Pada tanggal 19 Agustus 2025, peristiwa sederhana tetapi menyentuh banyak hati terjadi selama perayaan HUT RI ke-80 di Kabupaten Gowa, Sulawesi Selatan. Sebuah video yang viral menampilkan dua bocah kecil, Syamsul (7) dan Muh Aidil (7), sedang mengumpulkan sisa-sisa kue dari tamu undangan. Meskipun seharusnya perhatian tertuju pada upacara resmi, tetapi fokusnya justru beralih pada aksi kedua bocah ini yang dengan antusias mengambil kue yang tersisa.
Dalam rekaman tersebut, terlihat kedua bocah tersebut berjalan di bawah tenda dengan kantong kresek hitam untuk mengumpulkan kue yang ditinggalkan. Pemandangan kontras terjadi saat di tempat yang sama, para pejabat dan petinggi pemerintahan Kabupaten Gowa sedang mengikuti perayaan HUT RI. Namun, perhatian masyarakat justru tertuju pada kedua bocah kecil yang mengais sisa makanan di tengah keramaian.

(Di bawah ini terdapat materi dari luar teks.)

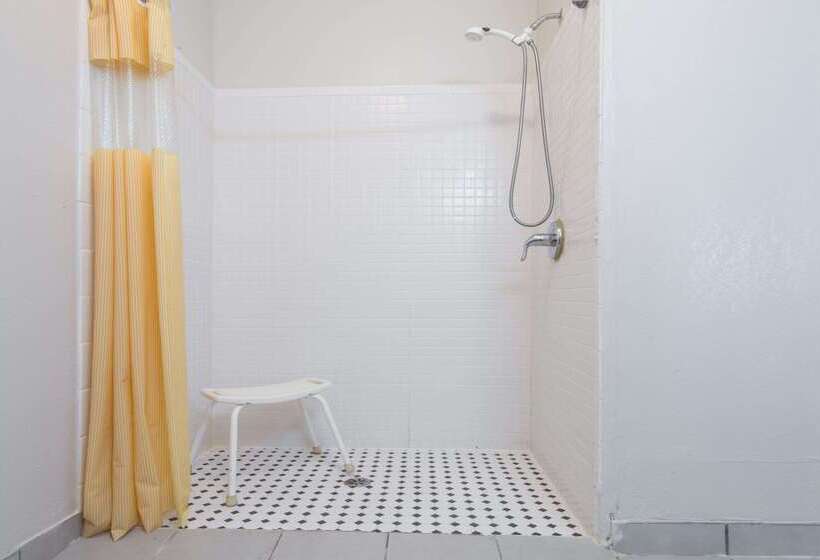 هتل Days Inn By Wyndham Kansas City International Airport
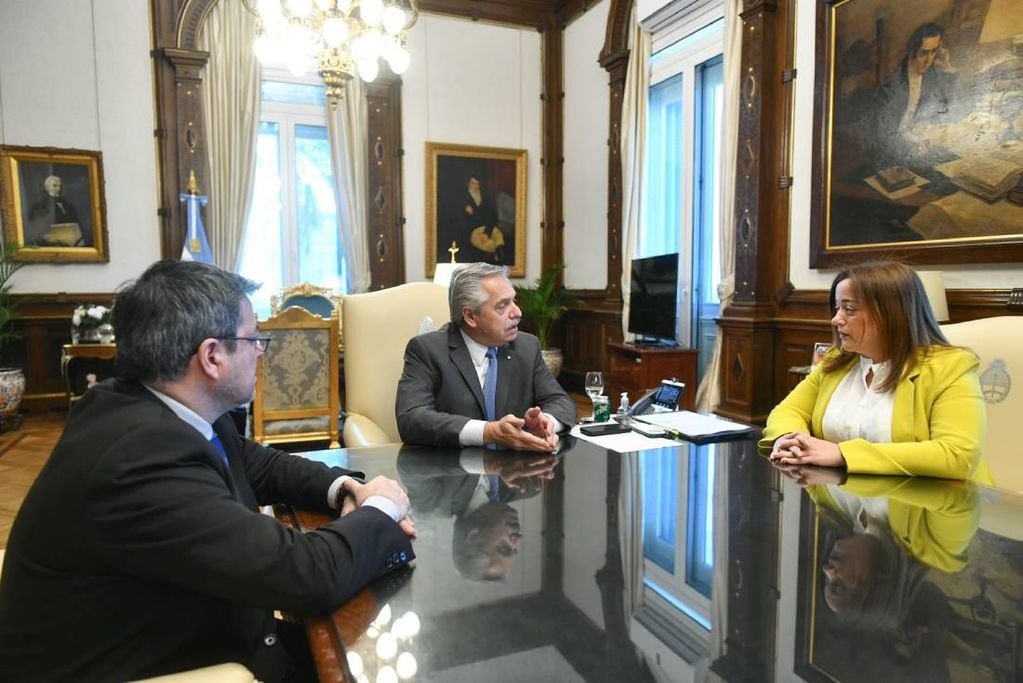 Alberto Fernández recibió en Casa Rosada a Cecilia Moreau y Germán Martínez. Foto: Prensa FDT.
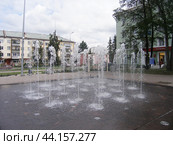 Городской фонтан в Чебаркуле (2024 год). Редакционное фото, фотограф Елена Кочкина / Фотобанк Лори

Rekaman video ini dengan cepat menyebar di media sosial dan dibanjiri komentar dari warganet. Mereka melihat momen tersebut sebagai gambaran nyata dari ketimpangan sosial dalam masyarakat, terutama saat merayakan kemerdekaan. Dari penelusuran, diketahui bahwa kedua bocah tersebut berasal dari keluarga yang cukup sederhana. Mereka tinggal bersama orang tua yang hanya bekerja sebagai pedagang sayur kelor di pasar tradisional.
Peristiwa ini mengundang perhatian publik hingga menandai akun media sosial Kapolres Gowa. Beberapa warganet bahkan meminta pihak berwenang untuk turun tangan dalam kasus ini. Tanggapan cepat pun datang dari Kapolres Gowa yang berjanji untuk bertemu dengan kedua bocah tersebut. Kesadaran akan ketimpangan sosial dan solidaritas sosial menjadi sorotan dalam peristiwa viral ini.